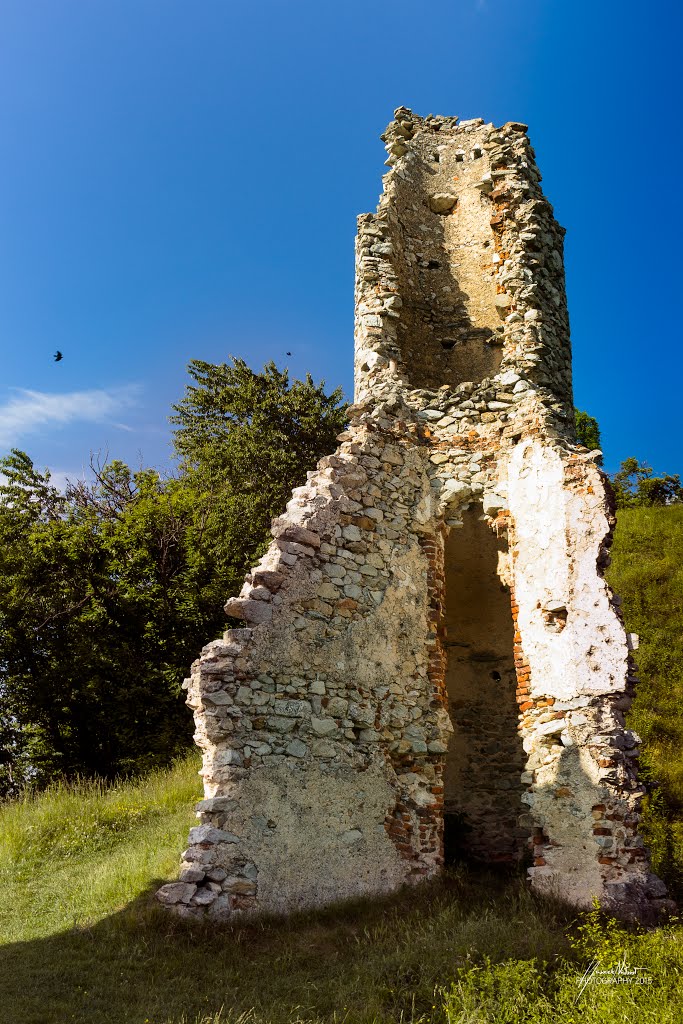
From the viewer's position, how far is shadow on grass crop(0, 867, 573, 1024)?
471 centimetres

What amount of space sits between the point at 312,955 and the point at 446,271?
9761 millimetres

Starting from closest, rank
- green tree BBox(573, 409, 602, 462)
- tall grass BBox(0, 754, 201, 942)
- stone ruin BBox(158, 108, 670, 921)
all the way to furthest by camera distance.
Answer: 1. stone ruin BBox(158, 108, 670, 921)
2. tall grass BBox(0, 754, 201, 942)
3. green tree BBox(573, 409, 602, 462)

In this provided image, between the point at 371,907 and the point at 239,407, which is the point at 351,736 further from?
the point at 239,407

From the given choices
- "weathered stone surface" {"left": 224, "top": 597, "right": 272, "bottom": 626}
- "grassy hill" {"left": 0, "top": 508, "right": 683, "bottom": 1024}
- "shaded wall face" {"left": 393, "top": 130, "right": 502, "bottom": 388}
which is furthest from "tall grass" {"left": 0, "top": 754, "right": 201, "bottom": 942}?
"shaded wall face" {"left": 393, "top": 130, "right": 502, "bottom": 388}

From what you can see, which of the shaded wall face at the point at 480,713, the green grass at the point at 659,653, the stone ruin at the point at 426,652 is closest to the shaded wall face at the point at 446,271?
the stone ruin at the point at 426,652

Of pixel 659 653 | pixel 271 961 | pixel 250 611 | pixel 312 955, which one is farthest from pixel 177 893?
pixel 659 653

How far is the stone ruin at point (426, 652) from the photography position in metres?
6.48

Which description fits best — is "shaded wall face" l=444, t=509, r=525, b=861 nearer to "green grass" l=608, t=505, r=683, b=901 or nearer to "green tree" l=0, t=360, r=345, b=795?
"green grass" l=608, t=505, r=683, b=901

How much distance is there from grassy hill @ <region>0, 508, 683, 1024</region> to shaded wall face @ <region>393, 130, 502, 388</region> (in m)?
6.99

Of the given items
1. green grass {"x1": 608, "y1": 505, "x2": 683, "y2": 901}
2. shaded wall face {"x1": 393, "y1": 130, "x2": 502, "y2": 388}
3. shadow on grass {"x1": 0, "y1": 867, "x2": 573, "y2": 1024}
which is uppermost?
shaded wall face {"x1": 393, "y1": 130, "x2": 502, "y2": 388}

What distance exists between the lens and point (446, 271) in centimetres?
1195

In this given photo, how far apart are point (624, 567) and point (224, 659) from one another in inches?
413

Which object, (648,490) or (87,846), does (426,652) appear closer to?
(87,846)

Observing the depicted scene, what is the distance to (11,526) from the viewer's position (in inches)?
611
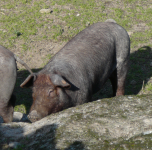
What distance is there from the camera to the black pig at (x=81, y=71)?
4359 mm

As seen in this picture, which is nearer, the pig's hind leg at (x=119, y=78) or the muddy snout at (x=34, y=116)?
the muddy snout at (x=34, y=116)

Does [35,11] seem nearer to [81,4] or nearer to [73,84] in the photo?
[81,4]

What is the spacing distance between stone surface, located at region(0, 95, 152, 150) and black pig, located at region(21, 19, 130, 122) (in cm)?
113

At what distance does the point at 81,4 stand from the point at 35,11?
78.1 inches

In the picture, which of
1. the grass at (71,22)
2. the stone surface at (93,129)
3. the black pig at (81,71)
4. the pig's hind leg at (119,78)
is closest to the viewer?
the stone surface at (93,129)

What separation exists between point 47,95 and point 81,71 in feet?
3.30

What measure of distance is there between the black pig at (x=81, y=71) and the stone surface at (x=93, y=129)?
44.3 inches

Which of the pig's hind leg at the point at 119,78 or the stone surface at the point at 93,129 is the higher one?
the stone surface at the point at 93,129

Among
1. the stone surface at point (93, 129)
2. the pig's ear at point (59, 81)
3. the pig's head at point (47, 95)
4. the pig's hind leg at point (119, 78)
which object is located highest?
the stone surface at point (93, 129)

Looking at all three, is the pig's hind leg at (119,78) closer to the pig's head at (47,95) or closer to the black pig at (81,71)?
the black pig at (81,71)

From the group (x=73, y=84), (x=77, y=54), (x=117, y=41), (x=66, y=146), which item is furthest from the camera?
(x=117, y=41)

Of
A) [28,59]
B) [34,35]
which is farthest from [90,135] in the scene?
[34,35]

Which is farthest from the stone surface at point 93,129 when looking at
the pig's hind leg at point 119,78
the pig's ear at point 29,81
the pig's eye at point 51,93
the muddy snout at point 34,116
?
the pig's hind leg at point 119,78

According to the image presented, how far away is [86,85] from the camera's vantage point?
506 centimetres
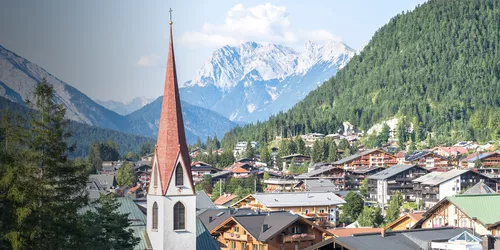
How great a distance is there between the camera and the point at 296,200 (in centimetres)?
9981

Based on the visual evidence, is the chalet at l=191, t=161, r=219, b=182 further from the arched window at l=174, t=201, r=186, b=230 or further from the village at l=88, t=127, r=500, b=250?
the arched window at l=174, t=201, r=186, b=230

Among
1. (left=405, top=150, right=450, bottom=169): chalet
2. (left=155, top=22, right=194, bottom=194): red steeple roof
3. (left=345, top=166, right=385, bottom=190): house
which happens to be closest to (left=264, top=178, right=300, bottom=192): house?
(left=345, top=166, right=385, bottom=190): house

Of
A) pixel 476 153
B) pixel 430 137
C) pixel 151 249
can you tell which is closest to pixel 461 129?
pixel 430 137

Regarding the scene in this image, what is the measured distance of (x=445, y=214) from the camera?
199ft

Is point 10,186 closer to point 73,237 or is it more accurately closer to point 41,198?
point 41,198

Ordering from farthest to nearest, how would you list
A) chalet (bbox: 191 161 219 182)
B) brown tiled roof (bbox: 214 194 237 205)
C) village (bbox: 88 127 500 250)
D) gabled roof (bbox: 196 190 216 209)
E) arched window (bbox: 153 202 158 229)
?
chalet (bbox: 191 161 219 182) → brown tiled roof (bbox: 214 194 237 205) → gabled roof (bbox: 196 190 216 209) → village (bbox: 88 127 500 250) → arched window (bbox: 153 202 158 229)

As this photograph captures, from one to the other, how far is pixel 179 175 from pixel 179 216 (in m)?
2.39

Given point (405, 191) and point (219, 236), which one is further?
point (405, 191)

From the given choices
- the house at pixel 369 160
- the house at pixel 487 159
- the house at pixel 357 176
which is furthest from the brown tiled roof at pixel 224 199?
the house at pixel 487 159

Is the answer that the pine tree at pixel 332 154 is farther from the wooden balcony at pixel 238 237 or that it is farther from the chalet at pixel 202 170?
the wooden balcony at pixel 238 237

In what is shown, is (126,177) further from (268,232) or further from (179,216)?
(179,216)

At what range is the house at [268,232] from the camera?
67.2 metres

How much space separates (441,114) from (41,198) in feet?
542

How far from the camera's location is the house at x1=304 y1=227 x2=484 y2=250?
39875 mm
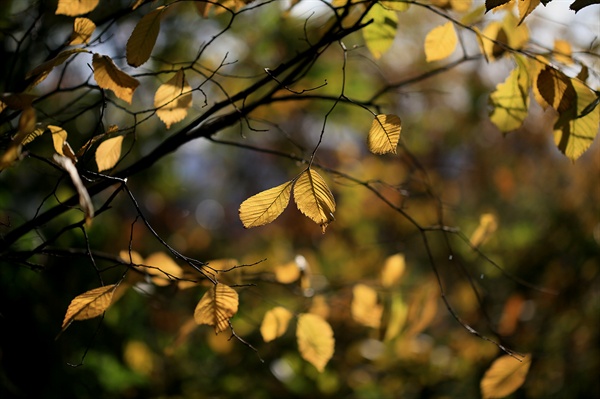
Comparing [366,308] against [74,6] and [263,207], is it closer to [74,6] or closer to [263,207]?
[263,207]

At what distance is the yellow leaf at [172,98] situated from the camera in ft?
2.19

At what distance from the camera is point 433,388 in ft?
5.17

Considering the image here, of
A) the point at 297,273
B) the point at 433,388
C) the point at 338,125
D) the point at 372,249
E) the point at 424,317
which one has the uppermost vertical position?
the point at 297,273

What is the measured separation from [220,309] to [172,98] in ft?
0.86

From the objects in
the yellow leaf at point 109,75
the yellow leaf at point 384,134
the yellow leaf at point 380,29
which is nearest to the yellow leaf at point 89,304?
the yellow leaf at point 109,75

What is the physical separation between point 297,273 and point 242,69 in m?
1.35

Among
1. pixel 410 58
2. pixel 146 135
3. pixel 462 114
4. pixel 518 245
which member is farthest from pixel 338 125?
pixel 410 58

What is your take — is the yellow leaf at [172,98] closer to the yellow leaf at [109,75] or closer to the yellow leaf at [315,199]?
the yellow leaf at [109,75]

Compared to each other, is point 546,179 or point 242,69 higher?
point 242,69

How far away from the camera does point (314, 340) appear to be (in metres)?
0.82

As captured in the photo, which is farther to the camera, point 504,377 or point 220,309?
point 504,377

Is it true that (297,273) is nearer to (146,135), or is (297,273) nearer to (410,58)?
(146,135)

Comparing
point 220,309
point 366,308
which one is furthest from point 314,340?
point 220,309

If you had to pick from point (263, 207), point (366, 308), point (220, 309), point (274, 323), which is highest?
point (263, 207)
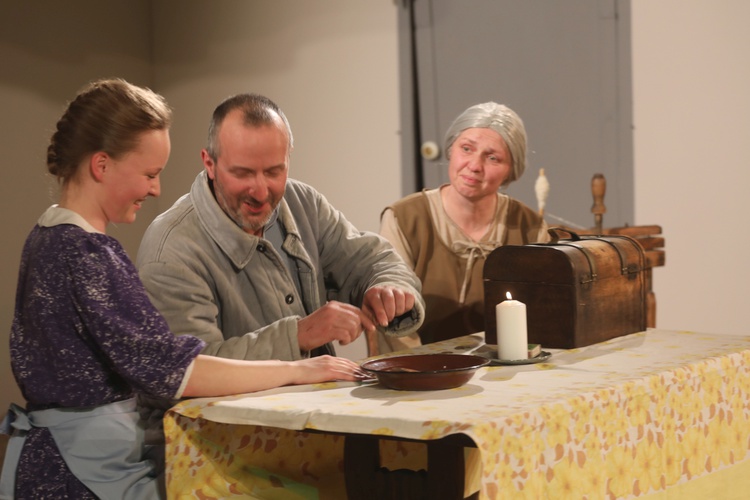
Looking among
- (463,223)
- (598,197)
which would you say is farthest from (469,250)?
(598,197)

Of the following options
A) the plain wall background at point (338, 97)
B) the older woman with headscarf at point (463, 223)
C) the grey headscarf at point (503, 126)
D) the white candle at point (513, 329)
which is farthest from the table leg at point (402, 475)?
the plain wall background at point (338, 97)

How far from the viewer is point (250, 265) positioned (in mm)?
2398

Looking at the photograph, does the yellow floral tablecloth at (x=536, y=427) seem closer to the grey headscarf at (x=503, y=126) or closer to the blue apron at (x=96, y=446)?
the blue apron at (x=96, y=446)

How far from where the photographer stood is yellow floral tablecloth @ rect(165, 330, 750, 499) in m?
1.60

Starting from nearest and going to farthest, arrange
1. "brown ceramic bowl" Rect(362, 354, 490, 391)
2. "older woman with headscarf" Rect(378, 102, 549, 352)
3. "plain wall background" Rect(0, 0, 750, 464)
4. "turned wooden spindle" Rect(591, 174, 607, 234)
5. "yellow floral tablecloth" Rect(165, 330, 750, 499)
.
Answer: "yellow floral tablecloth" Rect(165, 330, 750, 499)
"brown ceramic bowl" Rect(362, 354, 490, 391)
"older woman with headscarf" Rect(378, 102, 549, 352)
"turned wooden spindle" Rect(591, 174, 607, 234)
"plain wall background" Rect(0, 0, 750, 464)

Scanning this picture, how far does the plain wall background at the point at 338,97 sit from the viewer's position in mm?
4223

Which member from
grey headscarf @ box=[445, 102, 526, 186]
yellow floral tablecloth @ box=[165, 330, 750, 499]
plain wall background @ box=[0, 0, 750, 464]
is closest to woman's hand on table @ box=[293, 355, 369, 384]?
yellow floral tablecloth @ box=[165, 330, 750, 499]

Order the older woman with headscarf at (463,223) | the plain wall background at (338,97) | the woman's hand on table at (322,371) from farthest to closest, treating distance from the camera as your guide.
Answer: the plain wall background at (338,97), the older woman with headscarf at (463,223), the woman's hand on table at (322,371)

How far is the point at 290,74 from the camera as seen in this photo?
5445 millimetres

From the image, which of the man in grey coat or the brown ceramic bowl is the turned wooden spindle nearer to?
the man in grey coat

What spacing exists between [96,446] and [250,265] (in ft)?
2.32

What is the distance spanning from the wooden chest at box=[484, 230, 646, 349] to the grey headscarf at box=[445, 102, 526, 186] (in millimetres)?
774

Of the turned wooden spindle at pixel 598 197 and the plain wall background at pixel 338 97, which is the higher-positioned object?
the plain wall background at pixel 338 97

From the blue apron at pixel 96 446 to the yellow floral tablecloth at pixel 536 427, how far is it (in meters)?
0.11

▸ What the task asks
Please retype the lines starting at the one containing "Which is farthest from the stone" and ending at the one containing "506 centimetres", both included, exactly as they appear.

▸ Worked solution
Which is farthest from the stone surface at point 93,129 when looking at
the pig's hind leg at point 119,78
the pig's ear at point 29,81
the pig's eye at point 51,93
the muddy snout at point 34,116
?
the pig's hind leg at point 119,78

According to the image presented, how far away is [86,85] from the camera's vantage point?
506 centimetres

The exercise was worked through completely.